I’m currently reading ‘The Fault in our Stars’ and it was only this morning, with less than a chapter to go until the end of the book, I realised the story makes you contemplate mortality. Consequently, here is what ran through my mind on my morning commute.
If you think about it, your existence is quite absurd really. One day you’re just living and you begin on this unfathomable journey of your own personal evolution from baby to toddler to child to adult to elderly person and then all of sudden, you’re not living any more and what happens after that is a mystery. Your life just ends. Everything you’ve known just ends. I suppose the idea is quite petrifying but actually I find the idea of leaving behind those you love to cope with the loss more distressing. I think many of us are caught up in the living of life that we forget to stop and actually realise how wondrous it is to actually be living.
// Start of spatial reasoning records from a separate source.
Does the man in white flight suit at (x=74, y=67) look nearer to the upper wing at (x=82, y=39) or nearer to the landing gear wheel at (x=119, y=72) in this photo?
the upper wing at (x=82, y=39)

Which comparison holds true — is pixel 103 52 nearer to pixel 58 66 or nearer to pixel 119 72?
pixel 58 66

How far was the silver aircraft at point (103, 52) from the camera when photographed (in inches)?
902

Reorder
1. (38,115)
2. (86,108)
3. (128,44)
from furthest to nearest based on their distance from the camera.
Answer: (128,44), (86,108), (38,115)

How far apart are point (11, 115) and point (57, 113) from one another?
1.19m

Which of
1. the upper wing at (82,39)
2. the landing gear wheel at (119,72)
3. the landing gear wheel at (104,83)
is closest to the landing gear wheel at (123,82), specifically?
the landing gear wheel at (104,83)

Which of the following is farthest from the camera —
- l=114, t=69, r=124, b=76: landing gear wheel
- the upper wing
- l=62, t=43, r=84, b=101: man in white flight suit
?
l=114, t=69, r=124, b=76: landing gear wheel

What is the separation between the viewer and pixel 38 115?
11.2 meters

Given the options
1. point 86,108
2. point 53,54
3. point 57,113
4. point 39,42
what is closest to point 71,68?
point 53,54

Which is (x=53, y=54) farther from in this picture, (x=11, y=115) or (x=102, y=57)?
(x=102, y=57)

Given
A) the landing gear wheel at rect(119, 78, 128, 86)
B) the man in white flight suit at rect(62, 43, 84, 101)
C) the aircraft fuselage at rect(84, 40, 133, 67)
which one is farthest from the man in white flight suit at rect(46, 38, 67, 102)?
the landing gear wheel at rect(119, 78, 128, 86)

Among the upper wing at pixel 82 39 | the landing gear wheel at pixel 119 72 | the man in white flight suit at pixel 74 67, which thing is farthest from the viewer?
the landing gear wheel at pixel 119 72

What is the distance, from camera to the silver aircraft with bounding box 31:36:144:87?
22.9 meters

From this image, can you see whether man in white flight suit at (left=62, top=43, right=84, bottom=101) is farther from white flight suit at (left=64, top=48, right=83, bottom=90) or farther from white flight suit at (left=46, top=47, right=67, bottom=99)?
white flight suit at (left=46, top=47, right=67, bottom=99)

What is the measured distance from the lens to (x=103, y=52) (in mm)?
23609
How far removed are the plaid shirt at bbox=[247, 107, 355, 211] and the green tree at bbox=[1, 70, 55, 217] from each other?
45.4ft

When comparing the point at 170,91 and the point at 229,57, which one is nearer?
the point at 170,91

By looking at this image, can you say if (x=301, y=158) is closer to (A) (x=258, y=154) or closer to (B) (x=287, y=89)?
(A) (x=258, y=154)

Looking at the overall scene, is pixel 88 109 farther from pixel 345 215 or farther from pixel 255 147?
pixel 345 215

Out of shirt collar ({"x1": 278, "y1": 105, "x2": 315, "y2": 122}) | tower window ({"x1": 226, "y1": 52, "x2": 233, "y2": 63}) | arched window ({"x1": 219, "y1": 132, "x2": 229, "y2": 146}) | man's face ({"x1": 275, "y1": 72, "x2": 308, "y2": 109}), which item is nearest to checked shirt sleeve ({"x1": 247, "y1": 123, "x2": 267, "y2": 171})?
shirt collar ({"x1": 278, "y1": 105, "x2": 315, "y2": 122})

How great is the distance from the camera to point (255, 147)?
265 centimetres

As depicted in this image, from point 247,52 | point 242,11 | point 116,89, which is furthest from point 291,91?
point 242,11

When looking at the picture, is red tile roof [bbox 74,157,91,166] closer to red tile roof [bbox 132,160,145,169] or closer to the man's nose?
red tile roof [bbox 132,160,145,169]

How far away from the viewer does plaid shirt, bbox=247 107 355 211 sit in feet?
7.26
Funnily enough one of my favourite books which I’ve read at least 3 or 4 times stresses this point and yet I’ve never actually taken note of it. I suppose one day (perhaps while reading a book about mortality) it hits you; how strange it is that you’re alive, that you have a life, with people you love and that hopefully love you, your own little world so to speak. And there’s billions of these lives existing simultaneously on this strange planet which we all inhabit. I’m not quite sure why it took reading ‘The Fault in Our Stars’ for that to blow my mind, but it does. It was a very odd feeling to experience this morning on the tube, it felt like I was suddenly very self aware of my humanity and existence and life and what that life would mean and who it would mean something to and how long it would last. I suppose I was just suddenly very aware of my mortality and I found that quite perplexing.